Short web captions
BEGIN
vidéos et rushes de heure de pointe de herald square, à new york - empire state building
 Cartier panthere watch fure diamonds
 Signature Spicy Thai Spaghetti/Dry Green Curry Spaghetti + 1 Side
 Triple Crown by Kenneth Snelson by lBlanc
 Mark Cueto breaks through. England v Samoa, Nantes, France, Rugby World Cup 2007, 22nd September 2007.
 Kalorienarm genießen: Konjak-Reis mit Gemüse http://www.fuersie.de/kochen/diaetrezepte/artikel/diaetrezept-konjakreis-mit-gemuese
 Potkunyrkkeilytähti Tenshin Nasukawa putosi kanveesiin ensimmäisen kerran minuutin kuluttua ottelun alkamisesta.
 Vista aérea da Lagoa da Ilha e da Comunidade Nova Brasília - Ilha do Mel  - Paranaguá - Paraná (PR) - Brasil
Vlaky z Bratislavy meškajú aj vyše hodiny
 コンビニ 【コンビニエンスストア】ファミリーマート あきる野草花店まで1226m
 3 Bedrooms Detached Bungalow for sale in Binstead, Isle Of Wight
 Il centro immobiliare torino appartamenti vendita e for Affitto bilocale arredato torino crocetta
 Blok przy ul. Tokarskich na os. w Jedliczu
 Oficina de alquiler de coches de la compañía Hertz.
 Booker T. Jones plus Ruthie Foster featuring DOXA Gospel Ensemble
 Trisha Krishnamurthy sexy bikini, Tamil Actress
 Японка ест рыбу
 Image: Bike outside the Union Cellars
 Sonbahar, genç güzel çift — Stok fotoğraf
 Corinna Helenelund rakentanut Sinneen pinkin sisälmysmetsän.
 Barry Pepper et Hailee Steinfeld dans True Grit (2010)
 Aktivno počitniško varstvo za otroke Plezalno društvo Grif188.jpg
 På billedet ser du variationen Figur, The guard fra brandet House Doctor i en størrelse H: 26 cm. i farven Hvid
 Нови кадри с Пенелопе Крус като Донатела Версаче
END
**PROBLEM DETAILS:** Starting from the line that contains "Sonbahar, genç güzel çift — Stok fotoğraf", give again every line to the last line of the data, exactly. Include nothing else.

**YOUR SOLUTION:**
 Sonbahar, genç güzel çift — Stok fotoğraf
 Corinna Helenelund rakentanut Sinneen pinkin sisälmysmetsän.
 Barry Pepper et Hailee Steinfeld dans True Grit (2010)
 Aktivno počitniško varstvo za otroke Plezalno društvo Grif188.jpg
 På billedet ser du variationen Figur, The guard fra brandet House Doctor i en størrelse H: 26 cm. i farven Hvid
 Нови кадри с Пенелопе Крус като Донатела Версаче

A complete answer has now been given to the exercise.